MATERIAL SUPPLIED –
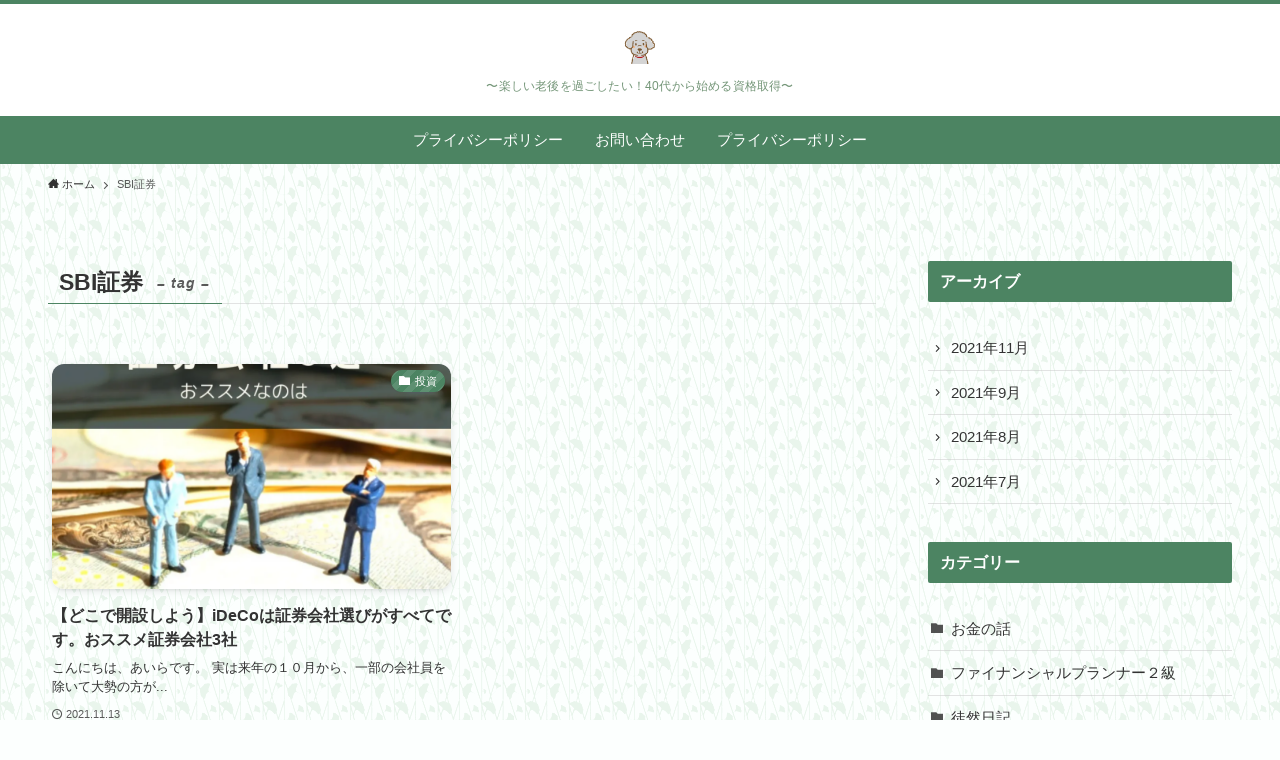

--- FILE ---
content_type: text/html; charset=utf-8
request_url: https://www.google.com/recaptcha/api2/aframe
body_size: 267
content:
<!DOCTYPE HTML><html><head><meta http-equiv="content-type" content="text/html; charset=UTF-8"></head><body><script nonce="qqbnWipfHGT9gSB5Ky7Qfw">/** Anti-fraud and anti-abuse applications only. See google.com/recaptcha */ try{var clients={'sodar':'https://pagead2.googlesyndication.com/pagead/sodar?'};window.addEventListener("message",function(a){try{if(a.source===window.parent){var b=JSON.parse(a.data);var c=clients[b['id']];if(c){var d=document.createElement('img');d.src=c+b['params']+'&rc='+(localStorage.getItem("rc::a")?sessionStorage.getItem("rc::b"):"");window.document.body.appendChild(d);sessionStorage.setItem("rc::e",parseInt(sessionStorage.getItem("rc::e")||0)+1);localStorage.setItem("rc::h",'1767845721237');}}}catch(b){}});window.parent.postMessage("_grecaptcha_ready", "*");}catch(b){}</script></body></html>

EXERCISE AIM – In the answer, the entries should be restated verbatim, with all pictures omitted.

RESULT –
--- FILE ---
content_type: text/html; charset=utf-8
request_url: https://www.google.com/recaptcha/api2/aframe
body_size: 267
content:
<!DOCTYPE HTML><html><head><meta http-equiv="content-type" content="text/html; charset=UTF-8"></head><body><script nonce="qqbnWipfHGT9gSB5Ky7Qfw">/** Anti-fraud and anti-abuse applications only. See google.com/recaptcha */ try{var clients={'sodar':'https://pagead2.googlesyndication.com/pagead/sodar?'};window.addEventListener("message",function(a){try{if(a.source===window.parent){var b=JSON.parse(a.data);var c=clients[b['id']];if(c){var d=document.createElement('img');d.src=c+b['params']+'&rc='+(localStorage.getItem("rc::a")?sessionStorage.getItem("rc::b"):"");window.document.body.appendChild(d);sessionStorage.setItem("rc::e",parseInt(sessionStorage.getItem("rc::e")||0)+1);localStorage.setItem("rc::h",'1767845721237');}}}catch(b){}});window.parent.postMessage("_grecaptcha_ready", "*");}catch(b){}</script></body></html>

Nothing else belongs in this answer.